=== Data block ===

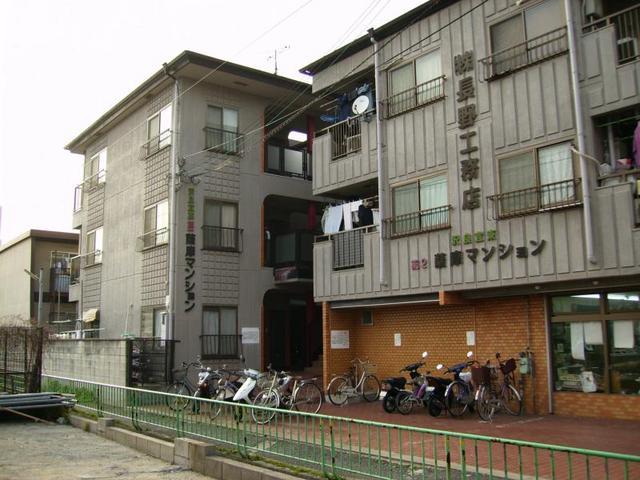 沢良宜東町薩摩マンション2号棟の外観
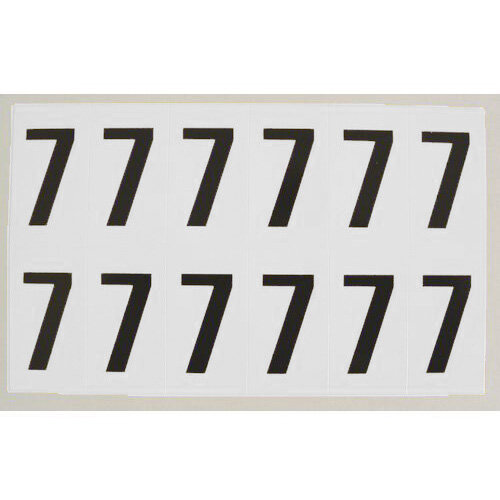 Numbers And Letters Black On White Number 7 H38Xw21mm 12 Characters Per Sheet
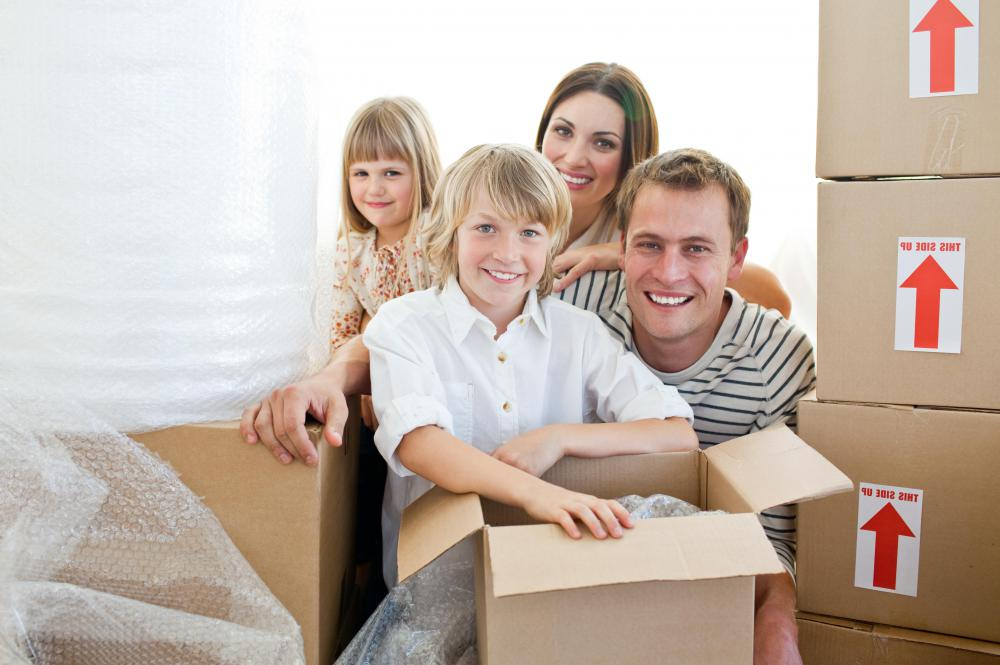 Renting a moving van is much like renting any other vehicle.
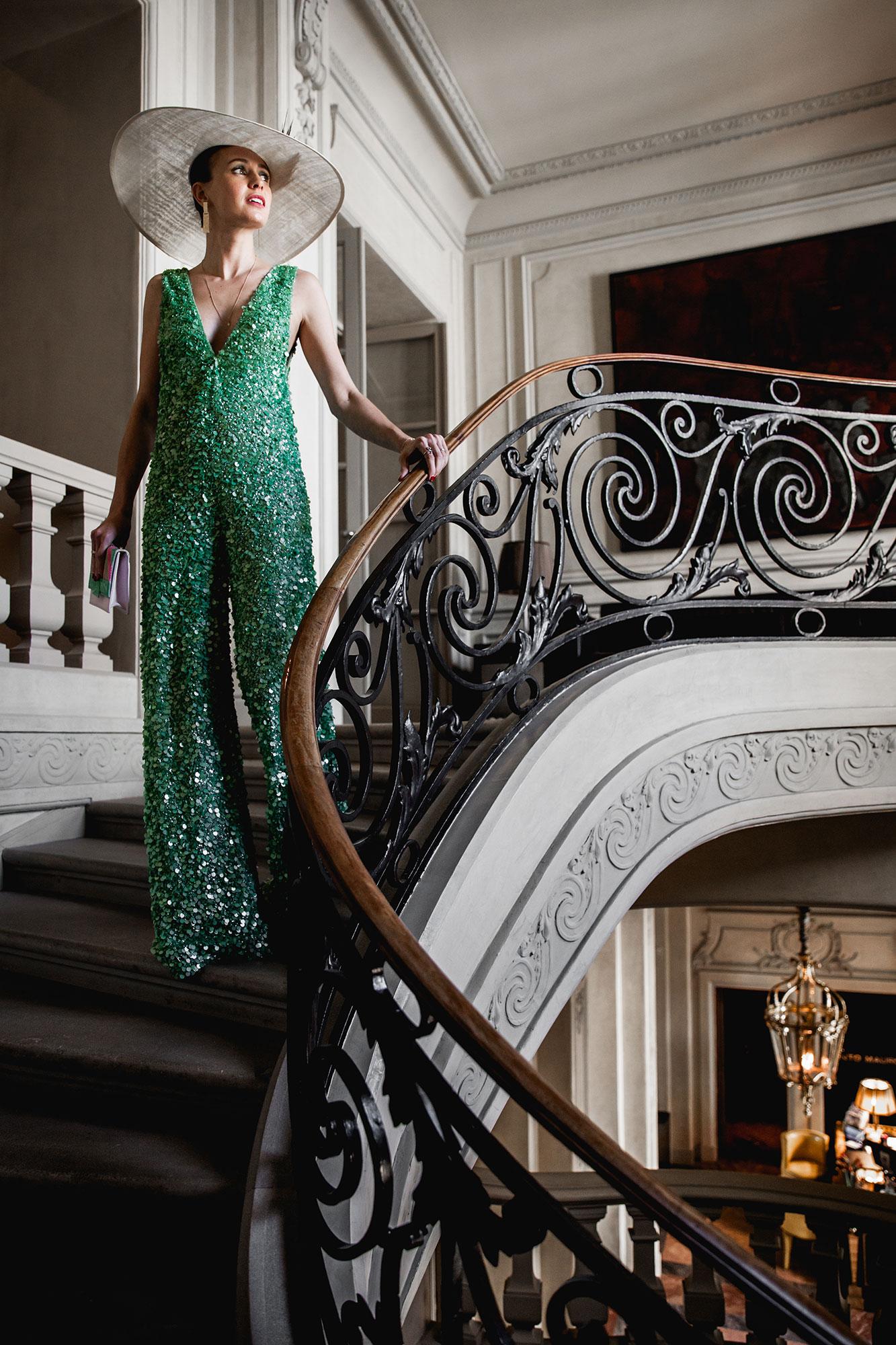 Editoriales - Dior. Teresa Baena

===

_Your instructions:_ Your output should be the lines from the one with "Renting a moving" through the end of the listing, copied exactly and with the pictures left out.

_Output of the exercise:_
 Renting a moving van is much like renting any other vehicle.
 Editoriales - Dior. Teresa Baena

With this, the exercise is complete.